[Start of GIVEN TEXT]

Yet Wiener’s relationship with government funding grew complicated. Having witnessed the destructive power of science in wartime, he took a principled stand. In 1947 he published an open letter in The Atlantic Monthly titled “A Scientist Rebels.” He refused to share his work with military contractors. He vowed never again to contribute to projects that could harm humanity. He rejected further government grants for his research. This decision isolated him from some funding streams. It also freed him to focus on the human implications of his discoveries. In The Human Use of Human Beings (https://amzn.to/4tENB6I) he warned against the inhuman deployment of automation. He insisted that technology must serve life, not supplant it.

[End of GIVEN TEXT]
[Start of MATERIAL SHOWN]

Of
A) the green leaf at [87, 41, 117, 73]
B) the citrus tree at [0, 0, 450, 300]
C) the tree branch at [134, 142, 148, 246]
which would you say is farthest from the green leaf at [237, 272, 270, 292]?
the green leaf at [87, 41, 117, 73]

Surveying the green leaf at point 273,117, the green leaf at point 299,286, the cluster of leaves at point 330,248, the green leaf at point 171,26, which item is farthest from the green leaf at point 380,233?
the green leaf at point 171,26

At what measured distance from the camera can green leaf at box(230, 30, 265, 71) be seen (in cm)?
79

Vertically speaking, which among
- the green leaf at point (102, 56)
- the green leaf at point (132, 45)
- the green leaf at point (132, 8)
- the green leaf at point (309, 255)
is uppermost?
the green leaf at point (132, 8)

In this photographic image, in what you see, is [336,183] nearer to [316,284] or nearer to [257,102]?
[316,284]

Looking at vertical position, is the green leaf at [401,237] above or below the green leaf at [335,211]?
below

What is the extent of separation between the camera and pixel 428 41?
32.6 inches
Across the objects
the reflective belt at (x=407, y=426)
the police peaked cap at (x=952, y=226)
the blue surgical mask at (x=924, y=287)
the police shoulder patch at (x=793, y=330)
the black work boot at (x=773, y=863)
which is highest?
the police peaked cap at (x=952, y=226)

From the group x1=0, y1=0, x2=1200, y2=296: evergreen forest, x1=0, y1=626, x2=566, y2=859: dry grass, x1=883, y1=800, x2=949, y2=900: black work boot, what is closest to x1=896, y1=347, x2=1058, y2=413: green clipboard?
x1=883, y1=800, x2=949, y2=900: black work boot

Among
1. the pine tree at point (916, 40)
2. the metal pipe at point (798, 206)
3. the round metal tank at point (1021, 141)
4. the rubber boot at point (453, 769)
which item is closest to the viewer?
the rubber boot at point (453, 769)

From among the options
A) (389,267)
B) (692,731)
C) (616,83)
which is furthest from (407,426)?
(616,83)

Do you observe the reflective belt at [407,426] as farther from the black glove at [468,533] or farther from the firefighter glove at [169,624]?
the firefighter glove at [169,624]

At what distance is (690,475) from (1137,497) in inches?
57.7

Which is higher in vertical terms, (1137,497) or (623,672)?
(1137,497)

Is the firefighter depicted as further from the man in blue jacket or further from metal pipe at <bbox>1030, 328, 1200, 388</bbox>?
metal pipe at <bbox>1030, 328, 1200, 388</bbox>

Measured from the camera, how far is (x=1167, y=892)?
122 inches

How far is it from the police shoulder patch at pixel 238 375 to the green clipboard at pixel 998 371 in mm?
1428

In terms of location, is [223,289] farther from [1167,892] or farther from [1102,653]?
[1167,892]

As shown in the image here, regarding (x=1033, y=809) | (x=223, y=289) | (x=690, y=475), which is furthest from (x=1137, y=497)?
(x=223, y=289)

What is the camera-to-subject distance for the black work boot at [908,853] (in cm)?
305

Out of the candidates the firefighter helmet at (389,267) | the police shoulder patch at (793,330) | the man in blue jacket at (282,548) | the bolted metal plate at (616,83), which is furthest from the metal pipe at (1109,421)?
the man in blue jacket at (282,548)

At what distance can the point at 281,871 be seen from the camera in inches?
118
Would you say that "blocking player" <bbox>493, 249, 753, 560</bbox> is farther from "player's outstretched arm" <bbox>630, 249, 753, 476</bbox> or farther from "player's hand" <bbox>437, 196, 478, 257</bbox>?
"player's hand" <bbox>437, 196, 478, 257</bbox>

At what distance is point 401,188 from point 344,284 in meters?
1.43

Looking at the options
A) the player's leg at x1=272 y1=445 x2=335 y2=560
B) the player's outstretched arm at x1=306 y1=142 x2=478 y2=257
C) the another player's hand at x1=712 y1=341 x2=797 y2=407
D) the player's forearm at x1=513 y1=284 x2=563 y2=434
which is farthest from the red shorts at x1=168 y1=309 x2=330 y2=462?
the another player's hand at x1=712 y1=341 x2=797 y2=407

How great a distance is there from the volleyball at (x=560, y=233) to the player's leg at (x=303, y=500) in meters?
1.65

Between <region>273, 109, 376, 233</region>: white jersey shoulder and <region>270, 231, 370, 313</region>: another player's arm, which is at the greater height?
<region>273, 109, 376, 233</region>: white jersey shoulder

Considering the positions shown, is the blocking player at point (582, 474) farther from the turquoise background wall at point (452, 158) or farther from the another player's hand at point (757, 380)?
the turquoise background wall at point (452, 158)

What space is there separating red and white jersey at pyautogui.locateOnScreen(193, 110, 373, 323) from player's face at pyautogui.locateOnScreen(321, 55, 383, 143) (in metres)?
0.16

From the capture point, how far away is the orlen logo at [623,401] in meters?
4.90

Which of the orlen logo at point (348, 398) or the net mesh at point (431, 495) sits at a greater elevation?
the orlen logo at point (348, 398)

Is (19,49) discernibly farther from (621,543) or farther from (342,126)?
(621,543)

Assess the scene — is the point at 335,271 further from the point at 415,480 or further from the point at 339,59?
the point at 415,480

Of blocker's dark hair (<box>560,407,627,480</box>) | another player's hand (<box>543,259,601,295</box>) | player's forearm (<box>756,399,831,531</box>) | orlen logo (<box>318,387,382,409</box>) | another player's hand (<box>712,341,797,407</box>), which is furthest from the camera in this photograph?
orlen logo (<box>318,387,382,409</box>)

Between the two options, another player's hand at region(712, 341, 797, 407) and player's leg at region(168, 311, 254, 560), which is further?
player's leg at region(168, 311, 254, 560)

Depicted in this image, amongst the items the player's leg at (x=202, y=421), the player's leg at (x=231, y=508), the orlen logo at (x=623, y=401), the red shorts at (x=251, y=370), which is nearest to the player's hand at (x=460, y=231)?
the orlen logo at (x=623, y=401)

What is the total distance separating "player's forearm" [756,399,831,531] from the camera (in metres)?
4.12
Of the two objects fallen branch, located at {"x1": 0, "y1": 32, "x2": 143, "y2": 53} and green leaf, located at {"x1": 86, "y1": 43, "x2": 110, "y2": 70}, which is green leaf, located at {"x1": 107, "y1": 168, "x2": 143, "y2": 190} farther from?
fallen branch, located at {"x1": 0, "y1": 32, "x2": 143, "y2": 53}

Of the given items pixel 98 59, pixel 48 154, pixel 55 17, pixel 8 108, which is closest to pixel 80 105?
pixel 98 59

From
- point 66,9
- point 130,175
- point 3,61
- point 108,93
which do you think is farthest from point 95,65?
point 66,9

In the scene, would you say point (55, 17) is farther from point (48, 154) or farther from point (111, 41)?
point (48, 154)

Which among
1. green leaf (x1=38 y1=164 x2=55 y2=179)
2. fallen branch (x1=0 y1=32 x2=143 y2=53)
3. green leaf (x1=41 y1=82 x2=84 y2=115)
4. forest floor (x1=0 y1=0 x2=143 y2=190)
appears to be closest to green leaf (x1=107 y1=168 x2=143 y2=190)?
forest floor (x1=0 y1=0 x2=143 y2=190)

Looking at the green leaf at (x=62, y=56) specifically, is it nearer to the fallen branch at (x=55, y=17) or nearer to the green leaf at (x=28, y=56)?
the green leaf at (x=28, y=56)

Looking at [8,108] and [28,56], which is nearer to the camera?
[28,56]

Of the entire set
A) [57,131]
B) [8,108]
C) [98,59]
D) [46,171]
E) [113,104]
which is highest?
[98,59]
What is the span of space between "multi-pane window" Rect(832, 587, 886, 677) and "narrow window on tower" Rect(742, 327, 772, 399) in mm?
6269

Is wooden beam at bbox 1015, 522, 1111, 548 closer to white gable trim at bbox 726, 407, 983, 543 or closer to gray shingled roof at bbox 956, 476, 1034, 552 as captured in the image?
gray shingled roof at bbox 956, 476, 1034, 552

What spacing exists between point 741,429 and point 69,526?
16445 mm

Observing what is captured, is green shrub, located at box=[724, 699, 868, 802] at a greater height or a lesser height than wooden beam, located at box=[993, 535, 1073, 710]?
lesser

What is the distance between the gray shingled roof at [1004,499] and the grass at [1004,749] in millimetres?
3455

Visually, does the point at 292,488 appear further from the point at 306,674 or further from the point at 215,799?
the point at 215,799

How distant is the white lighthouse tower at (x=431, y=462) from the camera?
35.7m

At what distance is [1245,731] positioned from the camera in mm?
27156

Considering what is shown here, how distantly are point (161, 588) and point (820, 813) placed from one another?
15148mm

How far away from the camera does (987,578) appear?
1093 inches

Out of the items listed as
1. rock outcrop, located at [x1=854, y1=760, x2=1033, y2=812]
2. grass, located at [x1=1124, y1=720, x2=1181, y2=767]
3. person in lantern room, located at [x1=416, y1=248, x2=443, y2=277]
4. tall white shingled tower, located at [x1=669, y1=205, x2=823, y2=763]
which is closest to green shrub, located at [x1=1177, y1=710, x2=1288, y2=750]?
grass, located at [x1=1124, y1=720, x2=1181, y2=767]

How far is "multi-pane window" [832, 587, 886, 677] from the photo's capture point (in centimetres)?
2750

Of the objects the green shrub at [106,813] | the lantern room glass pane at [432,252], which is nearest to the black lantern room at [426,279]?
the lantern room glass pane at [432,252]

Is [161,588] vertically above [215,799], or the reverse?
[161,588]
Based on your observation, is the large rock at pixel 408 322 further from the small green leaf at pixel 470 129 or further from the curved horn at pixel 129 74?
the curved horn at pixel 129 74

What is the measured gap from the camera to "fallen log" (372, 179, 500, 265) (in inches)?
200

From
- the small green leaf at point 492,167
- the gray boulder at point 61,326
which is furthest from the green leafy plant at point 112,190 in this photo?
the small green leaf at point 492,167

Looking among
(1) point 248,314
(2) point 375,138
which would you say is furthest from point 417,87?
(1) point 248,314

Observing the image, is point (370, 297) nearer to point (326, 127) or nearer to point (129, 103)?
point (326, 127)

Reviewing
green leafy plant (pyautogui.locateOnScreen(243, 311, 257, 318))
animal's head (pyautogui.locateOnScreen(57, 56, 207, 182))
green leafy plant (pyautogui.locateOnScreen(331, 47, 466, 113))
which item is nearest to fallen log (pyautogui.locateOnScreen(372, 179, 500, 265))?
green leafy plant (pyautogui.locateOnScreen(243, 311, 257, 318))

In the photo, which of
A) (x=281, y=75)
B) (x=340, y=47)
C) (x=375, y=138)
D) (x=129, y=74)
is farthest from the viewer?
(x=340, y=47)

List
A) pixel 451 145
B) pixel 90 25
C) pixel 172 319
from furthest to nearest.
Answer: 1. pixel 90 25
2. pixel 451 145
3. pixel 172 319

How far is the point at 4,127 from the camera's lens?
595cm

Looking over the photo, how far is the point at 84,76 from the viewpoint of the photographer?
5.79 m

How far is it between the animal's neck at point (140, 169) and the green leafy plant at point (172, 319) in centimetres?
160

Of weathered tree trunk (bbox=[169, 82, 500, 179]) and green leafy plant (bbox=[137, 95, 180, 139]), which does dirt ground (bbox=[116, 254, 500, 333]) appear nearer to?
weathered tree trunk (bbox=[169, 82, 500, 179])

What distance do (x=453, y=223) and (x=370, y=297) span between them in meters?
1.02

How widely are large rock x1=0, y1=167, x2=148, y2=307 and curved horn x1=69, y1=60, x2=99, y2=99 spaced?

[End of MATERIAL SHOWN]

■ **DIRECTIVES**:
1. In the passage on Wiener and government funding, what led him to take a principled stand? Answer in one to three sentences.
2. Summarize the passage on Wiener and government funding in two sentences.
3. Pick up the passage on Wiener and government funding after its last sentence and continue it.

■ **ANSWERS**:
1. He took the stand because he had witnessed the destructive power of science in wartime.

2. After witnessing the destructive power of science in wartime, Wiener published the open letter "A Scientist Rebels" in The Atlantic Monthly in 1947, refused to share his work with military contractors, and rejected further government grants. The decision isolated him from some funding streams but freed him to focus on the human implications of his discoveries, and in The Human Use of Human Beings he warned against the inhuman deployment of automation, insisting that technology must serve life, not supplant it.

3.
Among those who sat at Wiener’s table and absorbed these lessons was a psychologist turned visionary named J.C.R. Licklider. Often called Lick, he attended the Macy Conferences and Wiener’s informal gatherings at MIT. He listened intently to the master and carried the torch forward. Where Wiener mapped the feedback loops that bind human and machine, Licklider saw the next step: not control alone but true partnership. In 1960 he published a paper that reads like a dispatch from our own interregnum. “Man-Computer Symbiosis.” (https://groups.csail.mit.edu/medg/people/psz/Licklider.html) It was no mere technical proposal. It was a declaration of the path we now walk.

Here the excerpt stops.